“The Hate U Give”


            White cops shooting unarmed black men.  It's the incendiary issue of our times, and this movie, like the book it's based upon, humanizes it by giving us some empathetic characters.

            Starr Carter (Amandla Stenberg, whose mother is African-American and whose father is Danish) lives in two different worlds.  At home, she lives in an all-black neighborhood, where her father owns a local convenience store.  Her mother works at the local hospital.  She has an older brother (who's actually a half-brother, it's complicated) and a younger brother, and they are a strong nuclear family, with Mom (Regina Hall) and Dad (Russell Hornsby) obviously loving each other.  Except Mom, whose parents made sure she attended Catholic school, not to learn to pray, but to give her more social opportunity, is determined that her kids are not going to the neighborhood high school, infamous for gangs, drugs, and poor academics.  Instead, Starr goes to a highly-rated high school on the rich side of town, where, yes, all the other students are white.

            Starr thinks of herself as divided into two personalities.  At home, she is comfortable in the black community, has friends from childhood, and goes to parties.  At school, though, she wears the preppie uniform, she doesn't say much, and other than playing on the girls' basketball team, just concentrates on her studies.  Oh, and she has a boyfriend, Chris (K.J. Apa), who's also white, who does his best to understand her, but there are parts he's just not going to get.

            But Starr's uneasy racial divide in her own life gets shattered when she happens to be the only witness to a police shooting, yep, white office and unarmed black man.  This calls into question Starr's ignoring of racial tensions in her own life, including when she would overlook dumb statements by her white friends.  She can't stay silent any more.  She decides she has to come forward and tell what she saw.  But that has many repurcussions, both for her and her family, as well as the whole community.  What begins as a peaceful protest about the officer's suspension becomes an all-out riot after the grand jury refuses to return an indictment.  And Starr is caught in the vortex.

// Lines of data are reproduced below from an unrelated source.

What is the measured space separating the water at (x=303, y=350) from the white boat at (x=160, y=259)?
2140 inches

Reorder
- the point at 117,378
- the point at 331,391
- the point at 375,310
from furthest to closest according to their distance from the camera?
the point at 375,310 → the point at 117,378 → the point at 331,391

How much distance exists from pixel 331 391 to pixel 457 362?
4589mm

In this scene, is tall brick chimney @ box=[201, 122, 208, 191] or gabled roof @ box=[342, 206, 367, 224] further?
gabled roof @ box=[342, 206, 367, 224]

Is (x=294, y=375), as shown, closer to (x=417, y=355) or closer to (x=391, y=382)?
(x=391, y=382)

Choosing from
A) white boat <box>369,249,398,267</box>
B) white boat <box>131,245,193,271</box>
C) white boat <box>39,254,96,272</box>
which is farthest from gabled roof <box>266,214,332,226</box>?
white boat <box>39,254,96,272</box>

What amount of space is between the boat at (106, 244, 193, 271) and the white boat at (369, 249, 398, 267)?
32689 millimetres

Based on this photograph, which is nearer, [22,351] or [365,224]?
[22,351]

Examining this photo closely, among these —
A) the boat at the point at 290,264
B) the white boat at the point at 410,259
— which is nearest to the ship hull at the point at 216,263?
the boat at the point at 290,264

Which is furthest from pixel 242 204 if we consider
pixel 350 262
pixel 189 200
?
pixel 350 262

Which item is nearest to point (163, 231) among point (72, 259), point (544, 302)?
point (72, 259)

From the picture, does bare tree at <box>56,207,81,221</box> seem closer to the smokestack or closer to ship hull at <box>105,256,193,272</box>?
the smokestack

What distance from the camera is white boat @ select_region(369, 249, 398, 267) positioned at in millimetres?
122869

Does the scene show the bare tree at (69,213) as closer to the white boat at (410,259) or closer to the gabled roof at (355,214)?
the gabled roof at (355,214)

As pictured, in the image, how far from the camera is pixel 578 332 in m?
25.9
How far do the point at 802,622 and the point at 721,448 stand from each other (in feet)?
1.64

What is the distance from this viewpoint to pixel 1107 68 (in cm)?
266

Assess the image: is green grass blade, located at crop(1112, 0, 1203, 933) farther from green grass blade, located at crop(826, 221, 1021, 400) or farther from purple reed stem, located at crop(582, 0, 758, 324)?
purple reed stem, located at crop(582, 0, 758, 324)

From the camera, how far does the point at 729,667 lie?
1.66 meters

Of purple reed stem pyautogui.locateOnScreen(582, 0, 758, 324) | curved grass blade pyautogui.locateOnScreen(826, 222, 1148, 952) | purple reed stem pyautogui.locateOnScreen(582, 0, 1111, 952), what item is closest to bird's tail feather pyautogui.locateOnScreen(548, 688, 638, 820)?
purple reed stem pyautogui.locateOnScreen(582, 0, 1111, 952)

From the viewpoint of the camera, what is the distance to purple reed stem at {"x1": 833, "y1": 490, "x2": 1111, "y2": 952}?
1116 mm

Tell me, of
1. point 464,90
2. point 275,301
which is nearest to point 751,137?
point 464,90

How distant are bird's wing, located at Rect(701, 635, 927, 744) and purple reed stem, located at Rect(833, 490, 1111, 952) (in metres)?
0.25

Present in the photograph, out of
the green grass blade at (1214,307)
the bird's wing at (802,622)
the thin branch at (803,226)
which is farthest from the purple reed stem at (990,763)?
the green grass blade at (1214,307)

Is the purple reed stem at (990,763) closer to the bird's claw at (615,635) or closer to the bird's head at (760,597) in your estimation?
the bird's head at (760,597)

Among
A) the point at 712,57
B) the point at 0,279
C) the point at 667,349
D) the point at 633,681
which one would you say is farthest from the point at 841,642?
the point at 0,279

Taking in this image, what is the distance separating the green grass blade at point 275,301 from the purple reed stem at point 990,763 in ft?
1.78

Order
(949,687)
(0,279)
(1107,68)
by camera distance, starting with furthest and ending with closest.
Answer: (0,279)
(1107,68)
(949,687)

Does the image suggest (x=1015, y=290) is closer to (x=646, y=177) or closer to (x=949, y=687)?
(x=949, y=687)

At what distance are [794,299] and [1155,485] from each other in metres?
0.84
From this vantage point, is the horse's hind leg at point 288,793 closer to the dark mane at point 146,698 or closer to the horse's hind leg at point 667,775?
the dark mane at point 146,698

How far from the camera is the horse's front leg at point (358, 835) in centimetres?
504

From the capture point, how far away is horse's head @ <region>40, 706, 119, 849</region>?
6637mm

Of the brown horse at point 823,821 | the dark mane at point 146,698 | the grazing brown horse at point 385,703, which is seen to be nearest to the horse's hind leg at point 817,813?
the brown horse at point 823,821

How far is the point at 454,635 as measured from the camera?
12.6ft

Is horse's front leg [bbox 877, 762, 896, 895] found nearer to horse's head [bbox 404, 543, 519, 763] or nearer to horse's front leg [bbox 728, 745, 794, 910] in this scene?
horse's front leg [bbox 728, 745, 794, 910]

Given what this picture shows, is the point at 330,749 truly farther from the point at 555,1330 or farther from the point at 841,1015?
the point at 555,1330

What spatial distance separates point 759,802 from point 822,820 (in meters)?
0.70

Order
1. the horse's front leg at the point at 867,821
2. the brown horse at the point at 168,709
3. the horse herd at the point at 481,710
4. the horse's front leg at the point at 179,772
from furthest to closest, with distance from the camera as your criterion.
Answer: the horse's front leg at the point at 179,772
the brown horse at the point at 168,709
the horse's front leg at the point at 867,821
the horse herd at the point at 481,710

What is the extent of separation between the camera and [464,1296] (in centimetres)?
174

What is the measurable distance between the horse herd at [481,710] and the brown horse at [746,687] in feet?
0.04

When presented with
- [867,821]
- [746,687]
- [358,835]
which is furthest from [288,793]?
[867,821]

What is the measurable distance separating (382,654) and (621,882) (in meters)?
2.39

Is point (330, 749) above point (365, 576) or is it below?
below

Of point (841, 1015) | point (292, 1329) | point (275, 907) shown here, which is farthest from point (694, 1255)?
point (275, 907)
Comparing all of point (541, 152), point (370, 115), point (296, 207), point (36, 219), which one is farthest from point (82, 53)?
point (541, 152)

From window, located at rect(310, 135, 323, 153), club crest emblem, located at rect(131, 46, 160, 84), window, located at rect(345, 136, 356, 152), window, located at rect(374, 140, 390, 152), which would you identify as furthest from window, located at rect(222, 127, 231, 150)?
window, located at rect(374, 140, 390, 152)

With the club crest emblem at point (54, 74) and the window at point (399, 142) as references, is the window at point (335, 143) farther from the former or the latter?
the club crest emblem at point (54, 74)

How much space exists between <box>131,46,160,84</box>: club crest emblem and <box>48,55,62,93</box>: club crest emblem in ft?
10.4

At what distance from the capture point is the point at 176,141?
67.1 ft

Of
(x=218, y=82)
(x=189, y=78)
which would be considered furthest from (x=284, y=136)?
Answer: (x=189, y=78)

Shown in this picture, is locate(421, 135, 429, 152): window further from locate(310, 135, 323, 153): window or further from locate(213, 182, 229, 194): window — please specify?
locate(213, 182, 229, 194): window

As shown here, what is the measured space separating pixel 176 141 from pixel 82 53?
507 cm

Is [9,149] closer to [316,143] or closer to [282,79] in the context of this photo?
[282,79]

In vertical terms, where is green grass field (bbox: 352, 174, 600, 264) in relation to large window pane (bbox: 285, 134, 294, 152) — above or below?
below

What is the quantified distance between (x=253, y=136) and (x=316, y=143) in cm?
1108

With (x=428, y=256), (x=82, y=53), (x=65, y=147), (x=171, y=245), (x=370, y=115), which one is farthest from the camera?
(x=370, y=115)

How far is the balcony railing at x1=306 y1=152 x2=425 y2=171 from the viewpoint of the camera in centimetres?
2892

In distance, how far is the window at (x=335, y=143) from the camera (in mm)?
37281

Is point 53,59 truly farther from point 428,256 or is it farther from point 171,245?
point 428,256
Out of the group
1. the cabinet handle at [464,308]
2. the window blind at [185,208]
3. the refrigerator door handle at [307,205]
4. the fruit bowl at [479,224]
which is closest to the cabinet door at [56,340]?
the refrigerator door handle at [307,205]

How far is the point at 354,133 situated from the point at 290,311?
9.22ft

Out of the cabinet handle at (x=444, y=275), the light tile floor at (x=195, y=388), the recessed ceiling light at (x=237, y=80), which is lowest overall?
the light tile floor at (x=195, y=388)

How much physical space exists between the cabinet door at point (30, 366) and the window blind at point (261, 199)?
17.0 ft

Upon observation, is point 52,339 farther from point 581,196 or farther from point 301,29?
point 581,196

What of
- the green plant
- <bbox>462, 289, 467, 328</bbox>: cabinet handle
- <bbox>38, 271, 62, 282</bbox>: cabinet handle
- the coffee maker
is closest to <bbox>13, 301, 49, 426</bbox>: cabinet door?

            Based on the debut novel by Angie Thomas, “The Hate U Give” invites people of all races to consider their own attitudes about race relations in America.  It's disingeneous to talk about being “color blind,” because color is an inescapable part of personal identity.  Yes, the issue will divide friends, and sometimes families, as well.  But it's not going away.  And until something dramatic changes in the fabric of our society, we're all going to be influenced by the hate that festers around us.

In “The Hate U Give,” Amandla Stenberg wins us over with her reluctant reserve, dazzling smile, and emerging passion.  It's a stirring performance in a harrowing conext.